The words above are those of Boston University professor and evangelist of of independent cinema, Ray Carney. Neither Carney nor Casual Relations full explains what they mean. On first glance, Casual Relations is a confusing assortment of puzzle pieces, few of which appear to connect.
I have never found Rappaport’s films to be easily engaged. There is a both a subtly and a secrecy inherent in his films. One that a younger version of myself would scoff at for being pretentious or poorly constructed.
Presently, I still must struggle with Casual Relations, but it took me many viewing of other Rappaport films, such as Scenic Route and Chain Letters, to see what was really going on. If there is an in-road to understanding Casual Relations, or better yet ‘feeling’, what Rappaport is striving towards, that key comes in one harsh and naked scene. A photographer attempts to take naked pictures of a young model while screaming at his wife and child off screen. Outside of the vulgarity, the real humor and sadness, comes from a man torn the reality of his family and the fantasy before his camera.
This coexistence of reality and fantasy share equal space across the entire film. Each vignette explores real human desires, but in such unconventional terms that the whole film takes on the feelings of an experimental farce. Early images of blue skies and clouds, accented with high pitch tones and later imagery of iron bridgework with similar sounds feel as if they could have come from a Michael Snow film . While the static camera and the limited action of scenes where a woman watches television all day or another stares at the wall could be right at home in Warhol’s oeuvre.
However, Rappaport has more of a sense of humor than Snow or Warhol. He also have more interest in human psychology and in particular, the strange obsessions and dreams that drive us all. He also stealthily hints that our dreams and obsessions may be intertwined. This notion connected lives is continued in later works by Rappaport, but here a germination of this idea is presented. A picture above a bed gives insight into one woman’s recurring nightmares, while the porno film that another woman stars transforms into a man’s imaginative stimulation. Again and again Rappaport slyly connects dots bringing seemingly unconnected vignettes together.
As much as I can first find it aggravating, I ultimately admire Rappaport for his understatement. It would be wrong to say he uses red herrings or deception, but he is constantly presenting scenes that are never quite what they appear to be. A better analogy might be that of a man with a mask. The mask hides the man’s face, but all men choose their masks. The man’s choice of a mask says something about who he is at the same time it hides his physical appearance.

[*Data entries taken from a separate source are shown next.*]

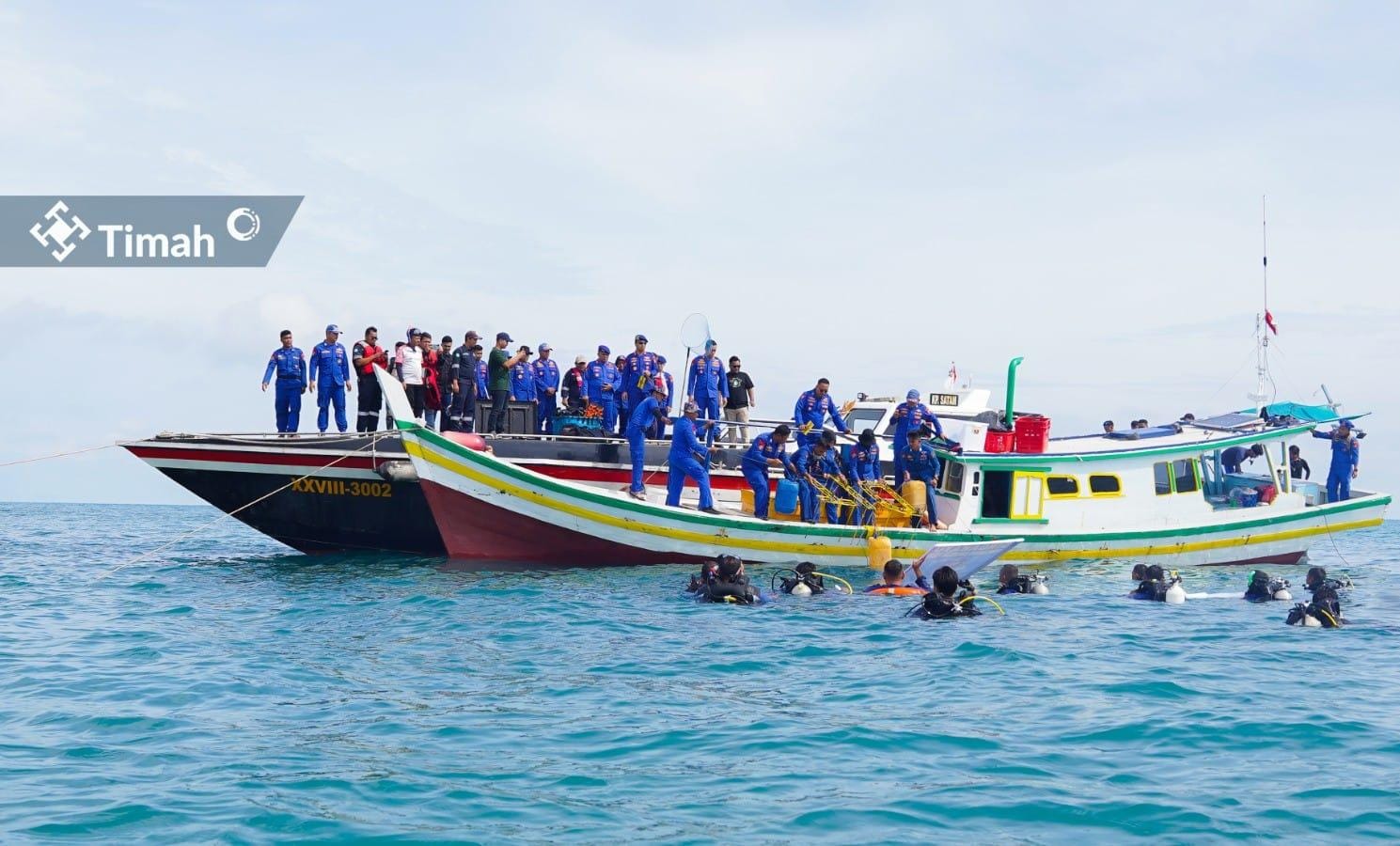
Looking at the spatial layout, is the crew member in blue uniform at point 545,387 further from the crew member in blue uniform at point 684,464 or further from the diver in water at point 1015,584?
the diver in water at point 1015,584

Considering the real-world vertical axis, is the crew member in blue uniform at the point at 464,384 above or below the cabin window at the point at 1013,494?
above

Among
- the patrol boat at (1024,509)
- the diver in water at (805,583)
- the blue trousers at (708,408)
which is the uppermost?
the blue trousers at (708,408)

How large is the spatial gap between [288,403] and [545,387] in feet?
15.6

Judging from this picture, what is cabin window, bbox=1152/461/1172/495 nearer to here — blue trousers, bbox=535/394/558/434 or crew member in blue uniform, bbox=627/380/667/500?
crew member in blue uniform, bbox=627/380/667/500

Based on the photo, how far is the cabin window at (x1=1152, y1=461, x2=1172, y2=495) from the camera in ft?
67.9

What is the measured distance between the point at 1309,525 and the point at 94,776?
20.1 m

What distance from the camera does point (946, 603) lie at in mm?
13844

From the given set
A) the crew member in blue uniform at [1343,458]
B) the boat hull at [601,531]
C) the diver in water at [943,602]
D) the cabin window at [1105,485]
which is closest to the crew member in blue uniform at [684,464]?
the boat hull at [601,531]

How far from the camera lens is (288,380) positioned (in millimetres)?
21547

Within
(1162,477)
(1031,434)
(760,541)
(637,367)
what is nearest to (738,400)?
(637,367)

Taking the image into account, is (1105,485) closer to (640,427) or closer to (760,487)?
(760,487)

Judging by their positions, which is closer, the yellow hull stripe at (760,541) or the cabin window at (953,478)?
the yellow hull stripe at (760,541)

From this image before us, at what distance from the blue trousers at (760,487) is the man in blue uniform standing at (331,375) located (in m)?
7.78

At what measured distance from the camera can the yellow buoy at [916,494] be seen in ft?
63.9
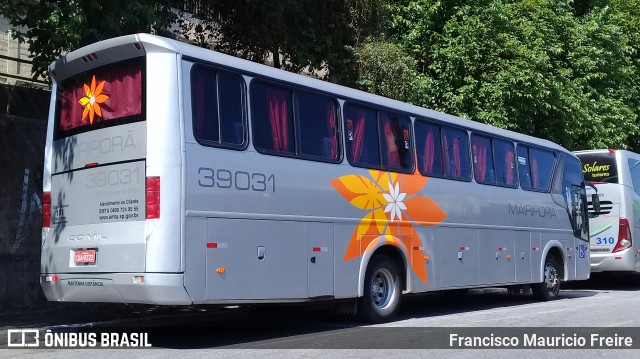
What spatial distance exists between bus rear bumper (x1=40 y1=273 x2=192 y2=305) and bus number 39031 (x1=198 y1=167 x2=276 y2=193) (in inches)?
45.6

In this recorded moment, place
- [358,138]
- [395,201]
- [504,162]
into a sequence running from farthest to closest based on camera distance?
1. [504,162]
2. [395,201]
3. [358,138]

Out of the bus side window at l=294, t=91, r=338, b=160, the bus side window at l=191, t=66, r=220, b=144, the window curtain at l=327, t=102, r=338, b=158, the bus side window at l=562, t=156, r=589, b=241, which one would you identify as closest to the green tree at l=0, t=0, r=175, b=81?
the bus side window at l=191, t=66, r=220, b=144

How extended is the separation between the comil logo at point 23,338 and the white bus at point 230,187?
23.3 inches

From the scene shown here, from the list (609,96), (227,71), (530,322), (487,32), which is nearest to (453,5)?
(487,32)

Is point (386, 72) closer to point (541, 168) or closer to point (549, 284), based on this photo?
point (541, 168)

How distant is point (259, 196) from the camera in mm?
9039

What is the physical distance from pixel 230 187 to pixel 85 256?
Result: 74.7 inches

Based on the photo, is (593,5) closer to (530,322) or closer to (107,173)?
(530,322)

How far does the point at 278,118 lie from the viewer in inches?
377

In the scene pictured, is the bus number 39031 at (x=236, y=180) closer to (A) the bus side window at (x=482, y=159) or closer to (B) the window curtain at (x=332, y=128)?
(B) the window curtain at (x=332, y=128)

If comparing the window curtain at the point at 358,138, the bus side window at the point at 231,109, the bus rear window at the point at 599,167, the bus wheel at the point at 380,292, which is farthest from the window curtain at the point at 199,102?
the bus rear window at the point at 599,167

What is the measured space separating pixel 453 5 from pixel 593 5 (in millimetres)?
8831

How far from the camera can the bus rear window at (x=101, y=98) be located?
28.2 feet

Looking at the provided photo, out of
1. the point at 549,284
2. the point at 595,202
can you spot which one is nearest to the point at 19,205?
the point at 549,284
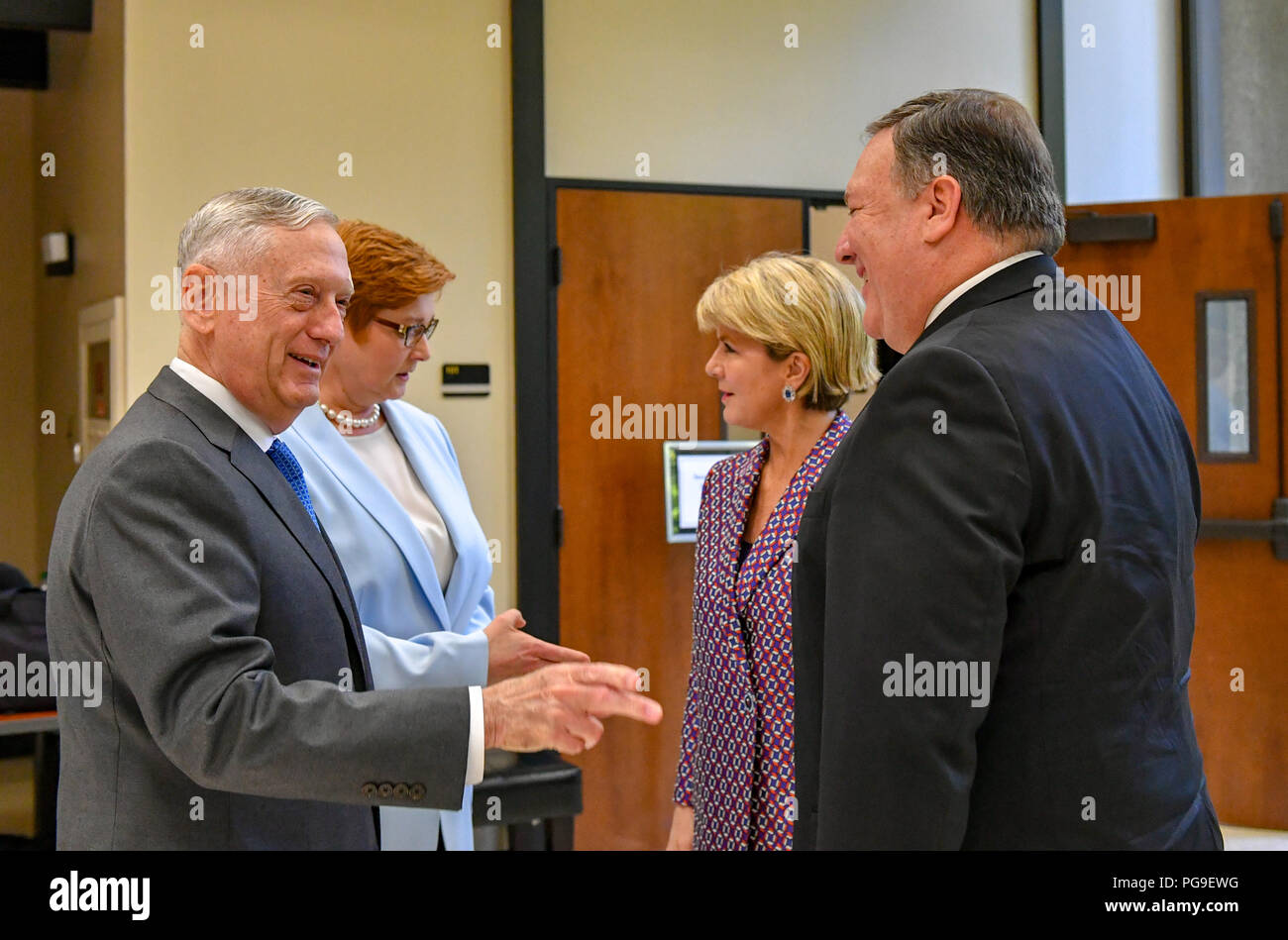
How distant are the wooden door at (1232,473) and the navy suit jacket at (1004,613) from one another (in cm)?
374

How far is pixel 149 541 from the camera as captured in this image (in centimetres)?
134

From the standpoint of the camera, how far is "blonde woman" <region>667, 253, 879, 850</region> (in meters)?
2.07

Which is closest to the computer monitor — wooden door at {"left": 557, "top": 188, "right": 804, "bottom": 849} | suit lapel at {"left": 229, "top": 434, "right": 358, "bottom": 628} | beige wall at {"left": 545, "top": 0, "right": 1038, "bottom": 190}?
wooden door at {"left": 557, "top": 188, "right": 804, "bottom": 849}

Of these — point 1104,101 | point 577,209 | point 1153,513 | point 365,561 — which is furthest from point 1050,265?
point 1104,101

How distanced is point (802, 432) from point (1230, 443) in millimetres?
3135

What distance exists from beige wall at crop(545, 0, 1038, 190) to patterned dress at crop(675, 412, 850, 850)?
108 inches

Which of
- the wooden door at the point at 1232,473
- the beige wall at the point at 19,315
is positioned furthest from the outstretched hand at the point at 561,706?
the beige wall at the point at 19,315

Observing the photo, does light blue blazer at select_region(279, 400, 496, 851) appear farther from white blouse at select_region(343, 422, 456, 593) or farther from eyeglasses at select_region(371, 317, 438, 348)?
eyeglasses at select_region(371, 317, 438, 348)

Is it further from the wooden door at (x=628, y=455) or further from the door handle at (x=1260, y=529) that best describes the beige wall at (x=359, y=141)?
the door handle at (x=1260, y=529)

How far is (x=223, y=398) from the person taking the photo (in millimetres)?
1560

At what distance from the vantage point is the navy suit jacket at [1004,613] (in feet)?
4.00

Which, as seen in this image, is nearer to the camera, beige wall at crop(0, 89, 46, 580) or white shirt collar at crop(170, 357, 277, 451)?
white shirt collar at crop(170, 357, 277, 451)
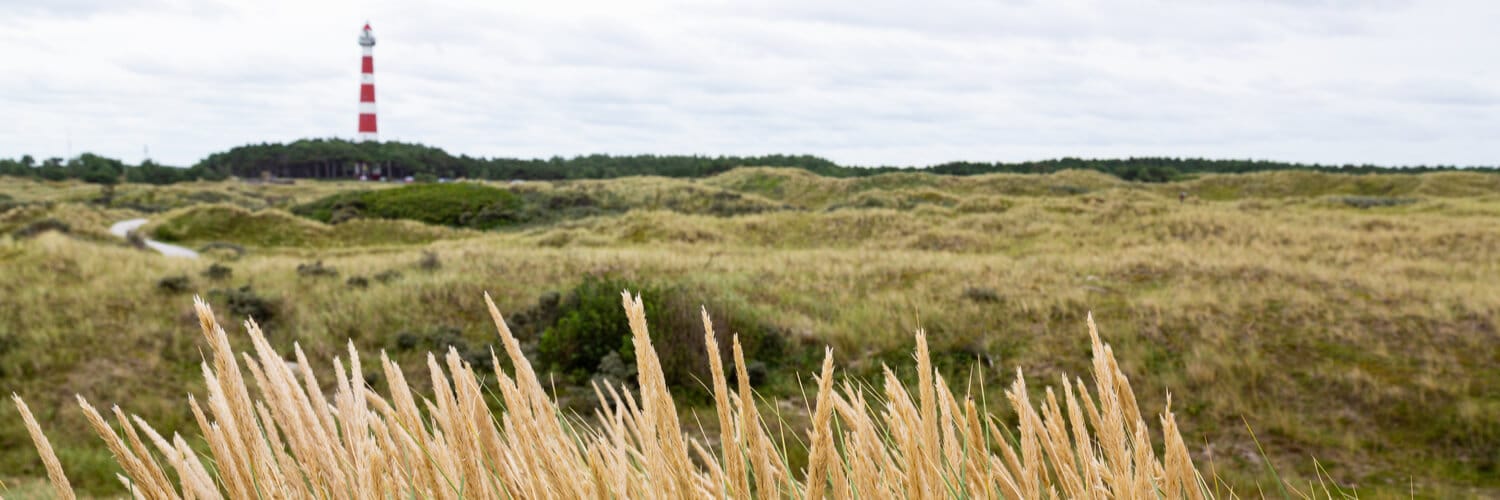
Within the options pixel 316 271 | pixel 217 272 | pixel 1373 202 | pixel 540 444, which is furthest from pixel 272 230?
pixel 1373 202

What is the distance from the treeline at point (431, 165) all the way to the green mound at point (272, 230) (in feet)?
151

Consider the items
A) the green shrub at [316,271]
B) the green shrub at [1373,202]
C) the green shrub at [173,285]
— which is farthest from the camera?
the green shrub at [1373,202]

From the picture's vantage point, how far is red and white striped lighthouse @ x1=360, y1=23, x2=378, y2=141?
306ft

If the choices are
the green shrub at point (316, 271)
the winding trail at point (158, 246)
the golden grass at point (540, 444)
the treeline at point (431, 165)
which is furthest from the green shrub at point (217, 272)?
the treeline at point (431, 165)

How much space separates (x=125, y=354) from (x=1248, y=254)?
861 inches

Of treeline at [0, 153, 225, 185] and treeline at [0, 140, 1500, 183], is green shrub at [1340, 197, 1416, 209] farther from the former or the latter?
treeline at [0, 153, 225, 185]

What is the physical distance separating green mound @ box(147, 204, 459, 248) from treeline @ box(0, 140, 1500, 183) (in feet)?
151

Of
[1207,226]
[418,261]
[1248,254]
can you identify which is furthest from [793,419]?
[1207,226]

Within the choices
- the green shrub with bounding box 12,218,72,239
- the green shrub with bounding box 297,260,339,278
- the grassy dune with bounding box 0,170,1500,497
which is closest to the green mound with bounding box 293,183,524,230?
the green shrub with bounding box 12,218,72,239

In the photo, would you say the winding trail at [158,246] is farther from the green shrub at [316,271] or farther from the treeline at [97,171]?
the treeline at [97,171]

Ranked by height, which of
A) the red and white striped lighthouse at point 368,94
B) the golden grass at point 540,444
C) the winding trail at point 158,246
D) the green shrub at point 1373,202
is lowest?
the winding trail at point 158,246

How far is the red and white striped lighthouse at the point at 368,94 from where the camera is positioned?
306 ft

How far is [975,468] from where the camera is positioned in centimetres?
131

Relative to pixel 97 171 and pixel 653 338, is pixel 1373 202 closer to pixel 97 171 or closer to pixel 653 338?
pixel 653 338
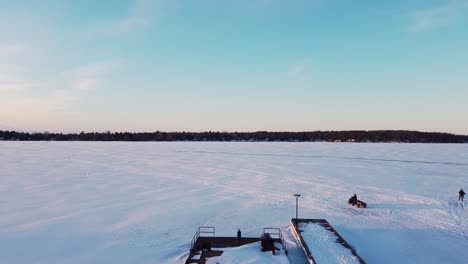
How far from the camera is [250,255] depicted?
10312 mm

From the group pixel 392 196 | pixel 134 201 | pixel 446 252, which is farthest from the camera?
pixel 392 196

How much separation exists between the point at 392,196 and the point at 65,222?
17.2 metres

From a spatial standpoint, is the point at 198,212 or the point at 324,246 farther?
the point at 198,212

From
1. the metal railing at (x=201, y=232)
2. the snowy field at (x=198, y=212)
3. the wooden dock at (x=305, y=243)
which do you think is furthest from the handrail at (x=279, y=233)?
the metal railing at (x=201, y=232)

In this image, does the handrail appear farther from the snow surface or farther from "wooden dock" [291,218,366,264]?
the snow surface

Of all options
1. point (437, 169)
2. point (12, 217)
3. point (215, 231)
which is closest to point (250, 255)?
point (215, 231)

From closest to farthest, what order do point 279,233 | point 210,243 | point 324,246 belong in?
point 324,246 → point 210,243 → point 279,233

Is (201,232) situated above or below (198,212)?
below

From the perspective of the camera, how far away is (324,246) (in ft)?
36.3

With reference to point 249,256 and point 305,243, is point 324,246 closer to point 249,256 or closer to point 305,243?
point 305,243

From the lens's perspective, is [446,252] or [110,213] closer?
[446,252]

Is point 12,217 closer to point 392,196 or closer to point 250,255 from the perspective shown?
point 250,255

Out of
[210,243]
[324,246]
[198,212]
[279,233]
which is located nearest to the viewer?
[324,246]

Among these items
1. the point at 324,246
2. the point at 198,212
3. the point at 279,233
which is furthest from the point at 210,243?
the point at 198,212
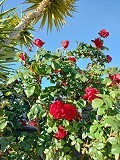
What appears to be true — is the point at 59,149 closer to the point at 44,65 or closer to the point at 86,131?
the point at 86,131

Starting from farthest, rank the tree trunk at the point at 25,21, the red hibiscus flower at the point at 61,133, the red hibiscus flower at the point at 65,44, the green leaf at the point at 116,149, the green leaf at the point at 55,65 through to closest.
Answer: the tree trunk at the point at 25,21 → the red hibiscus flower at the point at 65,44 → the green leaf at the point at 55,65 → the red hibiscus flower at the point at 61,133 → the green leaf at the point at 116,149

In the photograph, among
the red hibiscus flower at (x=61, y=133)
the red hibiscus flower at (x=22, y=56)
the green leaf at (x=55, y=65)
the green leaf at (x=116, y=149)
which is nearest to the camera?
the green leaf at (x=116, y=149)

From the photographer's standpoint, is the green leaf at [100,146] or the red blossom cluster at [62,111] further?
the red blossom cluster at [62,111]

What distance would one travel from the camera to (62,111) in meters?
3.00

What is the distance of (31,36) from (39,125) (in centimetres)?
398

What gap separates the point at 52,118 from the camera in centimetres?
325

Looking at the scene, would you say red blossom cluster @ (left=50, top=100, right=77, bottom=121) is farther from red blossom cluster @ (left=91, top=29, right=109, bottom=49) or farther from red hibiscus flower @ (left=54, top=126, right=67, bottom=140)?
red blossom cluster @ (left=91, top=29, right=109, bottom=49)

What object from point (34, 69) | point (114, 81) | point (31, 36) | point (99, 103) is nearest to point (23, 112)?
point (34, 69)

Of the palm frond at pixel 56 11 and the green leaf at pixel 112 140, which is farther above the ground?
the palm frond at pixel 56 11

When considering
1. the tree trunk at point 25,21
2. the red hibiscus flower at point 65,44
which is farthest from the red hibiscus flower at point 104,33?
the tree trunk at point 25,21

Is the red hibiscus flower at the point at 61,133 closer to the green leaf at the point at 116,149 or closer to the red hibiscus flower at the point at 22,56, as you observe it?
the green leaf at the point at 116,149

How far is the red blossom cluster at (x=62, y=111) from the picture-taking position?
2.99 metres

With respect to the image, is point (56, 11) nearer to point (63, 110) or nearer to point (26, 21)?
point (26, 21)

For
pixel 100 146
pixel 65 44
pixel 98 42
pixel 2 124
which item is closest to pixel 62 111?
pixel 100 146
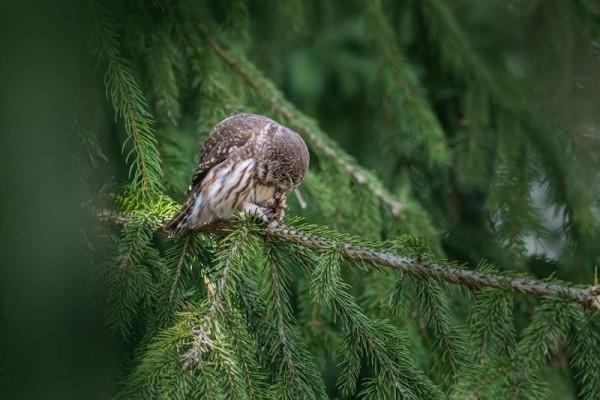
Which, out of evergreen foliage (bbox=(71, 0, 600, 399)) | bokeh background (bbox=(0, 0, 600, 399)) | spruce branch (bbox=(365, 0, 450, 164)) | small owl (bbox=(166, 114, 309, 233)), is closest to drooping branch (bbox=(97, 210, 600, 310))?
evergreen foliage (bbox=(71, 0, 600, 399))

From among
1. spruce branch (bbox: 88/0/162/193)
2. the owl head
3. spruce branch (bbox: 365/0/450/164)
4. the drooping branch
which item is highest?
spruce branch (bbox: 88/0/162/193)

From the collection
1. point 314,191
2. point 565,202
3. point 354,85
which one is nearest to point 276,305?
point 314,191

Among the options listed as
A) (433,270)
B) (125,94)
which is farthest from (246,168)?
(433,270)

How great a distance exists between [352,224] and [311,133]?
0.45 metres

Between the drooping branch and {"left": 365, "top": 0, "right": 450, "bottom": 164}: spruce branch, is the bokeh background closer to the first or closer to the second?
{"left": 365, "top": 0, "right": 450, "bottom": 164}: spruce branch

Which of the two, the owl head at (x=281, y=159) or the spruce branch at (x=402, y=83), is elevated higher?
the owl head at (x=281, y=159)

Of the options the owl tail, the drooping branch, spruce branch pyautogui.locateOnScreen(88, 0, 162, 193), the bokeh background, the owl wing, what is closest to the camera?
the bokeh background

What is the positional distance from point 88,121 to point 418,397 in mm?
1109

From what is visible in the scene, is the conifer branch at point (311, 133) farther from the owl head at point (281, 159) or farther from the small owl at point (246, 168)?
the owl head at point (281, 159)

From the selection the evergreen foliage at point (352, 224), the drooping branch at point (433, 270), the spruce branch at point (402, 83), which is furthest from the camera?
the spruce branch at point (402, 83)

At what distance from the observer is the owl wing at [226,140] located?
120 inches

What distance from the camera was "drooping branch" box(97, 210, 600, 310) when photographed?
1.86m

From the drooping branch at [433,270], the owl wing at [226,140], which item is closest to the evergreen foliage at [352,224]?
the drooping branch at [433,270]

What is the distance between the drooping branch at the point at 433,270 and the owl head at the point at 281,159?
580 mm
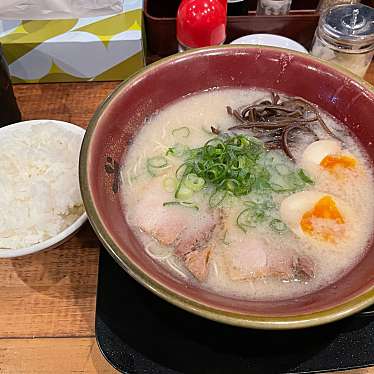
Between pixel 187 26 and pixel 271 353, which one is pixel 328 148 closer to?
pixel 271 353

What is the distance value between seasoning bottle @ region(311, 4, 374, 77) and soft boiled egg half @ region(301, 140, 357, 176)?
64 cm

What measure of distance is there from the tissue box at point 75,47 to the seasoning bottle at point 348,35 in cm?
83

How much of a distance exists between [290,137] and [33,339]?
1090 millimetres

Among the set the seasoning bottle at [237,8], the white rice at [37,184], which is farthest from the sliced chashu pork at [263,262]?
the seasoning bottle at [237,8]

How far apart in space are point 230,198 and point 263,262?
256mm

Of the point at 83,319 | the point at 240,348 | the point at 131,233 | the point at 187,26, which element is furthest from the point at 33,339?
the point at 187,26

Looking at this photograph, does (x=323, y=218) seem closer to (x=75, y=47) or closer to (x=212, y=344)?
(x=212, y=344)

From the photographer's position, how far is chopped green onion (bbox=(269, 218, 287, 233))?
4.45 ft

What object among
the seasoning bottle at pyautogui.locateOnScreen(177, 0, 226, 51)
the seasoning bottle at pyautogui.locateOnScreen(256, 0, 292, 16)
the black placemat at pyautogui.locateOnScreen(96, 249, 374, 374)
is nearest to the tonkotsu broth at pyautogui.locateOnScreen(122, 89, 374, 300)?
the black placemat at pyautogui.locateOnScreen(96, 249, 374, 374)

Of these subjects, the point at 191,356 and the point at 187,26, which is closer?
the point at 191,356

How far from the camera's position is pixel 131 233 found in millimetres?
1311

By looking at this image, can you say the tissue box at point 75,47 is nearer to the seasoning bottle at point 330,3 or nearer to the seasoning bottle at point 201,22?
the seasoning bottle at point 201,22

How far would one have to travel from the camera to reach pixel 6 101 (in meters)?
1.84

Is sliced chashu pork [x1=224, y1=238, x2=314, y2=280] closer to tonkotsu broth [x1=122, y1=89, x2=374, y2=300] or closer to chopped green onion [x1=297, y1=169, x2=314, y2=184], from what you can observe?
tonkotsu broth [x1=122, y1=89, x2=374, y2=300]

Rappaport is constantly putting masks on his work, that hide their true intent. This makes his work is difficult to grasp. My first impression of his films is always a toss up between genius and incompetency. With subsequent viewing and a willful redirection of my own mind, or perhaps a removal of some inner mask, I am able to feel for his films. They hide behind masks because what lies underneath, our true feelings, dreams, obsessions, they are all raw and vulnerable.
It will take many subsequent viewings at many stages in my life before I can even begin to understand Casual Relations.